• [GESTELLTE AUFGABE 1] Ziehen Sie aus der Auflistung weiter unten jede Zeile heraus, in der die Zeichenfolge „glass“ vorkommt.

• [VORLIEGENDER TEXT]
——————————
Gelsenkirchen/Bochum. Sami A., der in Bochum lebende Ex-Leibwächter von Bin Laden, wurde abgeschoben. Und das, obwohl ein Gericht dies eigentlich verboten hatte.
Das NRW-Flüchtlingsministerium will gegen den Beschluss des Verwaltungsgerichts Gelsenkirchen, Sami A. nach Deutschland zurückzuholen, Beschwerde einlegen. Dies werde zusammen mit der Ausländerbehörde der Stadt Bochum geschehen, teilte das Landesministerium am Freitagabend in Düsseldorf mit.
Die Abschiebung des Ex-Leibwächters von Al-Kaida-Anführer Osama bin Laden nach Tunesien soll nach der Entscheidung des Verwaltungsgerichts Gelsenkirchen rückgängig gemacht werden. Sie stelle sich als «grob rechtswidrig dar und verletzt grundlegende rechtsstaatliche Prinzipien», teilte das Verwaltungsgericht zuvor am Freitag mit. Deshalb sei Sami A. «unverzüglich auf Kosten der Ausländerbehörde in die Bundesrepublik Deutschland zurückzuholen».
Gegen den Beschluss kann Beschwerde beim Oberverwaltungsgericht (OVG) für das Land Nordrhein-Westfalen eingelegt werden. Schon vor der Mitteilung des Ministeriums hatte eine OVG-Sprecherin in Münster erklärt, dass die Ausländerbehörde eine mögliche Beschwerde nicht mehr an diesem Wochenende einreichen werde.
——————————
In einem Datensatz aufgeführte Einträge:
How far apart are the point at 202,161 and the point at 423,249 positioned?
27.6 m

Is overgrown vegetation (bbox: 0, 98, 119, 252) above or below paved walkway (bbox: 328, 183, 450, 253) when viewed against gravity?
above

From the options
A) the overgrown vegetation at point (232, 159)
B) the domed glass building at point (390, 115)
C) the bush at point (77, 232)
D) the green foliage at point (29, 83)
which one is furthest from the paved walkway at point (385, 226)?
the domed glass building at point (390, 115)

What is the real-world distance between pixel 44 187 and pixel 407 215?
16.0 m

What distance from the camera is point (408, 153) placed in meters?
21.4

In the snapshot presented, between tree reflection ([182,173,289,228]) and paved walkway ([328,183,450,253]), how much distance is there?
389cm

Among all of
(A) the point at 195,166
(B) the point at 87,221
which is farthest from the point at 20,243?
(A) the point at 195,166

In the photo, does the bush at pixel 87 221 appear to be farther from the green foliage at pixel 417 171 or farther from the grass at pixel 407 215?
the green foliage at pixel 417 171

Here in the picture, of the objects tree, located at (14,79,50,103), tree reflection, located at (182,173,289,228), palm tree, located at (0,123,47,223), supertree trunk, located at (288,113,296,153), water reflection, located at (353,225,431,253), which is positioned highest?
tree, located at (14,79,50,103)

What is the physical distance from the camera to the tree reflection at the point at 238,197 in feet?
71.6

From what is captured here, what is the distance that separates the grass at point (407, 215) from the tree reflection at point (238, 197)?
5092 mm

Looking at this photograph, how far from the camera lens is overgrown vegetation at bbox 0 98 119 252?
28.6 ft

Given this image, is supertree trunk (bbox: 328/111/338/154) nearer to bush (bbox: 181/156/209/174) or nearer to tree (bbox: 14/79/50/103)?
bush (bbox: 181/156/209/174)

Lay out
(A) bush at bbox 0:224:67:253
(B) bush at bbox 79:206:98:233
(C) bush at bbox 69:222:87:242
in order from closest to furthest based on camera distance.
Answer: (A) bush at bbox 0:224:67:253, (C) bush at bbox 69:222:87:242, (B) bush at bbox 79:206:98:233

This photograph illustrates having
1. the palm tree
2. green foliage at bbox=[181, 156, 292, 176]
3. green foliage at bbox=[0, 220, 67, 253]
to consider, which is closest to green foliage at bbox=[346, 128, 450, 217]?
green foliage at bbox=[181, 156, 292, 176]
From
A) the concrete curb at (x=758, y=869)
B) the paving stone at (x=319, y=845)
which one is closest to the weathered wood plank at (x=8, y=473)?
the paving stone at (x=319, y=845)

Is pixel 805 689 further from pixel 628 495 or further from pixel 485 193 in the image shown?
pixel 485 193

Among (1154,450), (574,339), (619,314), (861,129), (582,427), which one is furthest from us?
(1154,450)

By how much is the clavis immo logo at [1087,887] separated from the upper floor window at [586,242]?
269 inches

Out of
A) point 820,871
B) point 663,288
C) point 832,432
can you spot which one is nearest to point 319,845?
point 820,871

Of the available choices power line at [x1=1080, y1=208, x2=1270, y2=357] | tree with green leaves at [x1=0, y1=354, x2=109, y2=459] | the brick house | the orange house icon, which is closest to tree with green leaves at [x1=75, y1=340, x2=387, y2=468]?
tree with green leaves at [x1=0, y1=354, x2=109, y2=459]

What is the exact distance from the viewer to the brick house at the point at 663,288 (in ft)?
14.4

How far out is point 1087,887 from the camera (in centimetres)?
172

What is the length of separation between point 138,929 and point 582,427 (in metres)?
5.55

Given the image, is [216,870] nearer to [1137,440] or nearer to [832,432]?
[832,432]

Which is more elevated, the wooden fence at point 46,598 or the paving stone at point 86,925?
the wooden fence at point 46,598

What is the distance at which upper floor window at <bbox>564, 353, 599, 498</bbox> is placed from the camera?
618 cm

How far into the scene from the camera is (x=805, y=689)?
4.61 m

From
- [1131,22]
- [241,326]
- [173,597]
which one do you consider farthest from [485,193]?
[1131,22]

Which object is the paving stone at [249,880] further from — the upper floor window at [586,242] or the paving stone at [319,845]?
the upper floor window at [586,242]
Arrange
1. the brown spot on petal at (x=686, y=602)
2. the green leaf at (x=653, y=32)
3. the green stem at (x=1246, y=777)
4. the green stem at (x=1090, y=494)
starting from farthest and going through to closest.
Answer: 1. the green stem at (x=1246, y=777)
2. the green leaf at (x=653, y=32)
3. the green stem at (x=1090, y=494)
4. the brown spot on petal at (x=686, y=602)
——————————
• [GESTELLTE AUFGABE 2] In welches Land wurde Sami A. laut dem Bericht über seine Abschiebung gebracht?

• [ERGEBNIS DER AUFGABE 1]
B) the domed glass building at point (390, 115)
the domed glass building at point (390, 115)

• [ERGEBNIS DER AUFGABE 2] Nach Tunesien.